Purtroppo, complice la crisi economica, il recupero crediti sembra diventato il business del momento e numerosi cittadini segnalano ai nostri sportelli di aver subito vessazioni e altri condizionamenti. Su questi comportamenti sono intervenuti ripetutamente tanto l’Autorità della Concorrenza e del Mercato che il Garante della Privacy indicando le misure necessarie perché tutto si svolga nel rispetto dei principi di liceità e correttezza.

Come difendersi dal recupero crediti illegittimo?

La prima cosa alla quale dobbiamo prestare attenzione è la corretta verifica circa la reale esistenza del debito: teniamo in considerazione che alcune società si affidano a comunicazioni improvvisate che sono facilmente riconoscibili perché il riferimento alla posizione debitoria è molto superficiale e generico (si tratta spesso di messaggi “standard” che ci arrivano via e-mail oppure per posta).

In generale, è illegittima ogni modalità di ricerca del debitore, presa di contatto, sollecitazione che sia lesiva della sua riservatezza o della dignità personale: si pensi a quelle sgradite sollecitazioni sull’utenza telefonica fissa o mobile, all’invio di messaggi Sms, a comunicazioni telefoniche il cui contenuto è preregistrato e quindi poste in essere senza l’intervento di un operatore con il rischio che soggetti diversi dal destinatario vengano a conoscenza del contenuto di chiamata. Ma si arriva persino alle visite a domicilio o sul luogo di lavoro, talvolta con apposizione di messaggi sulla porta di casa idonei a violare le più elementari regole di rispetto della privacy. Può persino capitare di ricevere un Atto di citazione a comparire dinanzi ad un Giudice di pace di un luogo diverso dalla nostra residenza, ma andrebbe verificato con cura perché spesso si tratta solo di intimidazioni.

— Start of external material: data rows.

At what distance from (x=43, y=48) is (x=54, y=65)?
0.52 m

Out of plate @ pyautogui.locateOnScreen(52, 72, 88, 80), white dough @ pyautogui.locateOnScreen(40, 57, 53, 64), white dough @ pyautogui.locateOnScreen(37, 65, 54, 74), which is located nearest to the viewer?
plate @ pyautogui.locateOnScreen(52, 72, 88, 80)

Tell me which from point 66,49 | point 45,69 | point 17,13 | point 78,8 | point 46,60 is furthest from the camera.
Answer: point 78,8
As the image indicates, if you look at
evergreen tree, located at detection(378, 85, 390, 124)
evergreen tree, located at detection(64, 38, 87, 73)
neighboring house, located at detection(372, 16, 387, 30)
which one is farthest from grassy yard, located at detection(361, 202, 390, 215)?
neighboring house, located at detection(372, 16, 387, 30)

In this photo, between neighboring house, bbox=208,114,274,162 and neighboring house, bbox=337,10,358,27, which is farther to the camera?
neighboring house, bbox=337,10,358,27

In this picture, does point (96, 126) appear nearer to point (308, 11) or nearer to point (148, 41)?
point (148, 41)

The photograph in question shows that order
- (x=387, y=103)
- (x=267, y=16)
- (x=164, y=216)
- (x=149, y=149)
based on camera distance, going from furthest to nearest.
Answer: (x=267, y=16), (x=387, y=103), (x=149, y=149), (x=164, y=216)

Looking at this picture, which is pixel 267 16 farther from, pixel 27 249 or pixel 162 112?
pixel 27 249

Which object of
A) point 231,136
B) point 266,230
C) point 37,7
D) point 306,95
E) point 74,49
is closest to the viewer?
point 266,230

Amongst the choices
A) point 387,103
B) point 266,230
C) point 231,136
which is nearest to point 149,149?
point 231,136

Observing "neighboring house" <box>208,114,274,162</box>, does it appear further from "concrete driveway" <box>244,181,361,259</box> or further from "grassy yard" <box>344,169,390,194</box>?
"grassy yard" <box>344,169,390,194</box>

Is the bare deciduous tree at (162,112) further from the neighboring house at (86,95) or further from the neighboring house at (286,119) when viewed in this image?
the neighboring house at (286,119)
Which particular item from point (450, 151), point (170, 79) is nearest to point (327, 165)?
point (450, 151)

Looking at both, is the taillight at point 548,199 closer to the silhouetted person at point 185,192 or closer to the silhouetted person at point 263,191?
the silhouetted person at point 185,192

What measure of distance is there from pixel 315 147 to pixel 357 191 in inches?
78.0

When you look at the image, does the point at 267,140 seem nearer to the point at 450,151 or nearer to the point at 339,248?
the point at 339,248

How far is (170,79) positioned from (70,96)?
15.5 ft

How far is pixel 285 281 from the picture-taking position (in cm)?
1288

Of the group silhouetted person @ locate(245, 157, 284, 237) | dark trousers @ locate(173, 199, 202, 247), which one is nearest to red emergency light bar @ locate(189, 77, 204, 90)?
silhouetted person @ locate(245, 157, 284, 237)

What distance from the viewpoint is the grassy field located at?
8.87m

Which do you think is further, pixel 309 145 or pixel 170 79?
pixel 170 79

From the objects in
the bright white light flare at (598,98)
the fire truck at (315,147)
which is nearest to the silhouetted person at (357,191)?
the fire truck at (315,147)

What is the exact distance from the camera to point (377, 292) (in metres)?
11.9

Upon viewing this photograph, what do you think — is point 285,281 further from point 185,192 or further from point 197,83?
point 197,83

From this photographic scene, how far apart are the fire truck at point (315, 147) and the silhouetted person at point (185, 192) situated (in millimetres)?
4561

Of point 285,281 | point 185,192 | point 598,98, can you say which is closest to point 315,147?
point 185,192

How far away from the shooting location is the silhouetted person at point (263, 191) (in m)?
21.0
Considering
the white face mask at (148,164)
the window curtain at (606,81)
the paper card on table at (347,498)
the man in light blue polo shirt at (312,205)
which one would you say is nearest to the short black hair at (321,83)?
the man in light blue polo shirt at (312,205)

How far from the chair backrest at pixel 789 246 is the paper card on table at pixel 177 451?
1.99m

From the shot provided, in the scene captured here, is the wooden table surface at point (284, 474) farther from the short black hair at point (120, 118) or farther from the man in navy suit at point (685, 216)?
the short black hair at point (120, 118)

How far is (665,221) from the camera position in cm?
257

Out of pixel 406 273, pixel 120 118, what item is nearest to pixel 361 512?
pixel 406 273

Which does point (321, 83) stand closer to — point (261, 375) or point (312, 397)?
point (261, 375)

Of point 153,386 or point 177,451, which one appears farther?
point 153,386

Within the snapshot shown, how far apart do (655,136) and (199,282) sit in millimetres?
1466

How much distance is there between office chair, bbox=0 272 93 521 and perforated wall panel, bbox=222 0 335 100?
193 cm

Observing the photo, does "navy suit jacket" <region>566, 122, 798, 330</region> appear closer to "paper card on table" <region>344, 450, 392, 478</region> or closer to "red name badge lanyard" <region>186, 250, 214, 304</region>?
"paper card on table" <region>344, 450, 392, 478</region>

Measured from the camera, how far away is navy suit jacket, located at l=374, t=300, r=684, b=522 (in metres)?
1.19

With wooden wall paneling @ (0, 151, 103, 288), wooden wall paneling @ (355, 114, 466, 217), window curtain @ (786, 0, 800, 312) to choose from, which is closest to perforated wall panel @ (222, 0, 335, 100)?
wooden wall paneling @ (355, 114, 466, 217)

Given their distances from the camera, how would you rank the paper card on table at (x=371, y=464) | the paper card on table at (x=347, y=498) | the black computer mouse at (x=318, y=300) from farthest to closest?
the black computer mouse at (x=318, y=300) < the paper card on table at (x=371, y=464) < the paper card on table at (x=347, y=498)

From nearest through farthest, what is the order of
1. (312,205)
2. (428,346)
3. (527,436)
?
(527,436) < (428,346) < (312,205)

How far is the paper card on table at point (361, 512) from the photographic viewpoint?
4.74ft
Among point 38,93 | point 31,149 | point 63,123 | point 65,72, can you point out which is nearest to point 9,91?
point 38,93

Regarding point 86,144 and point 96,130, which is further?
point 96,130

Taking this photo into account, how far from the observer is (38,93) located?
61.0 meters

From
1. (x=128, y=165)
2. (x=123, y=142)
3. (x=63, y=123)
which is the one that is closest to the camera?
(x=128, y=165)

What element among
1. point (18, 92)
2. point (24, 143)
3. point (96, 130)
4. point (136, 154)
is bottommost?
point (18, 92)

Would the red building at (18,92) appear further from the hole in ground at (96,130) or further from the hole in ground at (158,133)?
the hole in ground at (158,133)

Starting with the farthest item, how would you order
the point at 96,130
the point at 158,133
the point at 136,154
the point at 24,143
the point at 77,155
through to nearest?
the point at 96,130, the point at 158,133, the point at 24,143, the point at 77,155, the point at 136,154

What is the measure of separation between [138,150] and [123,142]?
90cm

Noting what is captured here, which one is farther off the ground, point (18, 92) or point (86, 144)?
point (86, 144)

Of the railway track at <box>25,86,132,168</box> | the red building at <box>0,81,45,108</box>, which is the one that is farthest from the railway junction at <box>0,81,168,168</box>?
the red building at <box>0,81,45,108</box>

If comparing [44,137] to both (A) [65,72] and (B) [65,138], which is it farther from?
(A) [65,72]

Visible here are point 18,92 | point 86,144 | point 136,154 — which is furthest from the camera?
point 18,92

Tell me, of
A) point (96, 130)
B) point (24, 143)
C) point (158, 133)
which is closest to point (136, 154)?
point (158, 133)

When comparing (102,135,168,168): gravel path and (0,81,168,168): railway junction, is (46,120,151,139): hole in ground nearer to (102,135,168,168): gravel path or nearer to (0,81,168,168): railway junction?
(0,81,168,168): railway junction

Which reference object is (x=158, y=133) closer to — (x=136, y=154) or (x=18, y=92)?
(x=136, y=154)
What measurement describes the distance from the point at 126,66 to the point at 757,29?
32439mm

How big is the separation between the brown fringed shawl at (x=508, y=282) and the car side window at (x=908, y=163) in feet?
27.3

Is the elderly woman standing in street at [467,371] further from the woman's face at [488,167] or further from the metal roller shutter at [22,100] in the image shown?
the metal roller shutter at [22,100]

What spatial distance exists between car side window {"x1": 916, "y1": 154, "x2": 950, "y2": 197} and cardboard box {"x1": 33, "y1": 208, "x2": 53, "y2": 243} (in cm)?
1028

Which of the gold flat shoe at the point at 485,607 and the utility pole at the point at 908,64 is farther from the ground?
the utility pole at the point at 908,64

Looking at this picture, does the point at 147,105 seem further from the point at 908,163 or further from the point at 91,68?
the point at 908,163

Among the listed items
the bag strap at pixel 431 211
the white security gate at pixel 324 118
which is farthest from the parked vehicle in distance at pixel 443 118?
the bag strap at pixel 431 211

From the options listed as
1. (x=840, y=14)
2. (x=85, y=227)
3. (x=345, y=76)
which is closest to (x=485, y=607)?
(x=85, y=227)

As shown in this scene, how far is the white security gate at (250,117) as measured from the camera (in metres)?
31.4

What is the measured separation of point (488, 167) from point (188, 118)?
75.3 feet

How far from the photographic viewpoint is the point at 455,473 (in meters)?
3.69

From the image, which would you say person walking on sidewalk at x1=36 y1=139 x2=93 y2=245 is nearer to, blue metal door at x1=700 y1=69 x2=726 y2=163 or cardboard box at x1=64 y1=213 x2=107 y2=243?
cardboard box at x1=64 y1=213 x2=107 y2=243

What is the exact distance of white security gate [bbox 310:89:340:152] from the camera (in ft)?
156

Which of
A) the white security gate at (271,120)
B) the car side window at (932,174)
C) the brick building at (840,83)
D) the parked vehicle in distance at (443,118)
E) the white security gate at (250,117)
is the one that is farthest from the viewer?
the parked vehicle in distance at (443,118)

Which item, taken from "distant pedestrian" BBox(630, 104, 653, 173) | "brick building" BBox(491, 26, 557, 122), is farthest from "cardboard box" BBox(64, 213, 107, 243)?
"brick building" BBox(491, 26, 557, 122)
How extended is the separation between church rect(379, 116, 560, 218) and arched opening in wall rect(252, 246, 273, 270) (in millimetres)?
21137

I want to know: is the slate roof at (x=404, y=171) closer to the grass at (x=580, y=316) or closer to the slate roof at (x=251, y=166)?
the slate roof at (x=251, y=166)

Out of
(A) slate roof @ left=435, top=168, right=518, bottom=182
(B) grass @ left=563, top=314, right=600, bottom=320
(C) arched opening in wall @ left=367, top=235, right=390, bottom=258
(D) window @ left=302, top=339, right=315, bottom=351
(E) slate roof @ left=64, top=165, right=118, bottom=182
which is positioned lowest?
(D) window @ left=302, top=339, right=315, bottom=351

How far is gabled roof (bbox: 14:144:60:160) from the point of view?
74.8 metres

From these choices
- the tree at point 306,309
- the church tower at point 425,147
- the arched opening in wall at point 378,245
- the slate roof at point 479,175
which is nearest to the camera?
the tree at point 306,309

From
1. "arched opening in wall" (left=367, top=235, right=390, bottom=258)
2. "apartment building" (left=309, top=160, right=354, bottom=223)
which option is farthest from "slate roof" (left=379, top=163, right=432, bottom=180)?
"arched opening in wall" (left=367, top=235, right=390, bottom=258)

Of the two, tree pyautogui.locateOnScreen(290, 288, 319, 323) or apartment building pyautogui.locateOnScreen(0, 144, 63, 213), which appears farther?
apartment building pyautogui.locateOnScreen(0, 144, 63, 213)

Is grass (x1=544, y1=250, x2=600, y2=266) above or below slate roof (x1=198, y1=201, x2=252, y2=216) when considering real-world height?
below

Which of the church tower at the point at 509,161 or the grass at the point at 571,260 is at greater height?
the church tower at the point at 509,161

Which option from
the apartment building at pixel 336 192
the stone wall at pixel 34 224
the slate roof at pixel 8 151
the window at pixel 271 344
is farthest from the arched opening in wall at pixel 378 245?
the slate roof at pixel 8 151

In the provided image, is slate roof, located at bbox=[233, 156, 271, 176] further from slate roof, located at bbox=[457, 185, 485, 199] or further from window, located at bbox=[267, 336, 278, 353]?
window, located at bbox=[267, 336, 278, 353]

Insomma, è bene fare attenzione a tutte quelle affermazioni non veritiere utilizzate per indurre i consumatori a pagare: non è vero che il mancato pagamento di un debito può comportare il carcere, trattandosi di un inadempimento di natura civilistica; non è vero che può portare alla dichiarazione di fallimento, per la quale è sempre necessaria un’apposita procedura preceduta dalla emissione di un decreto ingiuntivo o di una sentenza; non è vero che al mancato pagamento può far seguito il pignoramento dei beni (o addirittura dello stipendio) perché anche in questo caso è necessario che intervenga un provvedimento del giudice; non è vero che si rischia l’iscrizione nella “banca dati dei cattivi pagatori” perché questa è possibile solo se il debito è stato contratto con una banca con una finanziaria.

Ricordiamo che per problemi con società di recupero crediti aggressivo è possibile contattare i nostri esperti utilizzando lo sportello di assistenza alle vittime di recupero crediti aggressivo.

Sul tema è intervenuto anche il Garante per la Protezione dei dati personali con il vademecum “Privacy e recupero crediti” 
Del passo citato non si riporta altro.